Mais celle-ci risque d’être brève, lundi, s’il ne se présente pas. Le président pourrait être contraint de lever rapidement l’audience en convoquant à nouveau tout le monde pour le lundi 2 novembre. Le temps d’adresser une deuxième citation à l’accusé, comme l’exige le code de procédure pénale. Après quoi, si Hervé Falciani ne comparaît toujours pas, le tribunal pourra le juger par défaut.
Une autre hypothèse est néanmoins sur la table. La cour pourrait décider de passer tout de suite, dès le 12 octobre, à la seconde phase, Hervé Falciani ayant d’ores et déjà clairement manifesté son refus de comparaître.
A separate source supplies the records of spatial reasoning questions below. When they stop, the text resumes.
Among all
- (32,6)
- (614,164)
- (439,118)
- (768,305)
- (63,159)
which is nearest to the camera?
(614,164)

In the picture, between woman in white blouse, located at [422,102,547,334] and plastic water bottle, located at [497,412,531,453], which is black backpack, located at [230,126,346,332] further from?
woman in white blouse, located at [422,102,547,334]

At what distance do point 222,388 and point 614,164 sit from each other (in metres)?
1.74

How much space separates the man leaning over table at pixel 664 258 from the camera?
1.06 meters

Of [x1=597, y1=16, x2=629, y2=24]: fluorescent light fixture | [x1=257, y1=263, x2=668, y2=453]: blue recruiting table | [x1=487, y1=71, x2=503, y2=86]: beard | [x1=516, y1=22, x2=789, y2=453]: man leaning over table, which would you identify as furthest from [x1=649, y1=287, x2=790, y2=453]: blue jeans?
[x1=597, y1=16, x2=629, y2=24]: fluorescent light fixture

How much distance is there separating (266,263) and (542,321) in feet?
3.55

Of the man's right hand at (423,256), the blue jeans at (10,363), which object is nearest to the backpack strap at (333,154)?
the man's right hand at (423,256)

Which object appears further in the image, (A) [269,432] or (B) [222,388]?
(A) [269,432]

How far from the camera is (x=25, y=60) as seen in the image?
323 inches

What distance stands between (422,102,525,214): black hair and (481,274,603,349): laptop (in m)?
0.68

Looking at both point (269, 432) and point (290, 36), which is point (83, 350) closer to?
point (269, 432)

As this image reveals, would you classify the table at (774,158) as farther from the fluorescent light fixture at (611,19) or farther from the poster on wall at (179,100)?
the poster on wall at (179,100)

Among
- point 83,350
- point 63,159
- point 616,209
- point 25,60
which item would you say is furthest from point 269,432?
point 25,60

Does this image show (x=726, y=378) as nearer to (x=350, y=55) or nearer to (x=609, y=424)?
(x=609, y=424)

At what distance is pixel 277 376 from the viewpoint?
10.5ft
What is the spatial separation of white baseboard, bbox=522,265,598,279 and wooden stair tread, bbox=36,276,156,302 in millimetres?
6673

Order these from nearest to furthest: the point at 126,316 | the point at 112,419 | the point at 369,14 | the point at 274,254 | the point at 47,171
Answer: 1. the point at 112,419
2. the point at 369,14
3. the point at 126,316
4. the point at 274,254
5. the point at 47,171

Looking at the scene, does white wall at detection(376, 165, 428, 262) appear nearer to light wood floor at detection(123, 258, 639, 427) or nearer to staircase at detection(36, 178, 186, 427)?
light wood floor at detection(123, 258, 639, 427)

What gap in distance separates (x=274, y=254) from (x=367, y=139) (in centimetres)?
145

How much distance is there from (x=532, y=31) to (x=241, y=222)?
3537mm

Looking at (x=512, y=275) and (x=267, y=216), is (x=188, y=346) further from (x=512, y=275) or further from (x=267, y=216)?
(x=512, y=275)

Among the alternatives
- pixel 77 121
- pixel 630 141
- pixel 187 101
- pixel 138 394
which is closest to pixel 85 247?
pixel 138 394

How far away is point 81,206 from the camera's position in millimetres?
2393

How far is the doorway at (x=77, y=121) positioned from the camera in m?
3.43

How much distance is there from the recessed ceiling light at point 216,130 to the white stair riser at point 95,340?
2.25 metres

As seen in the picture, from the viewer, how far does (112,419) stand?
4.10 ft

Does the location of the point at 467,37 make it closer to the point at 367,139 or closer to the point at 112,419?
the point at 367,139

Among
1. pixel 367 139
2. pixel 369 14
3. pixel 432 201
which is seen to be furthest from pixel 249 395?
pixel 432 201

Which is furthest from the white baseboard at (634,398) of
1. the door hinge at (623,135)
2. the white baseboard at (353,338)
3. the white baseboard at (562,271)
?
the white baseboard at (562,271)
Comme pour narguer ses juges, il va participer, le 28 octobre, à une conférence de presse organisée sur territoire français, à Divonne, en marge des 4èmes Assises du journalisme de Genève. Ce ne sera pas le premier pied de nez de l’accusé à la justice. Interpellé à Noël 2008 par le Ministère public de la Confédération, l’homme avait su mettre suffisamment en confiance la procureure Laurence Boillat, alors chargée du dossier, pour qu’elle le laisse rentrer chez lui, à Genève, avec la promesse de revenir le lendemain. Hervé Falciani en a profité pour passer immédiatement en France, où ses informations intéressaient au plus haut point le fisc français.
Les Suisses ont alors lancé un mandat d’arrêt international et réussi à le faire arrêter lors d’un de ses déplacements à Barcelone. Las, la procédure d’extradition devait rester sans succès. Convaincue, après la France, de l’intérêt des fameux fichiers de l’ex-informaticien de HSBC, l’Espagne a refusé de le livrer.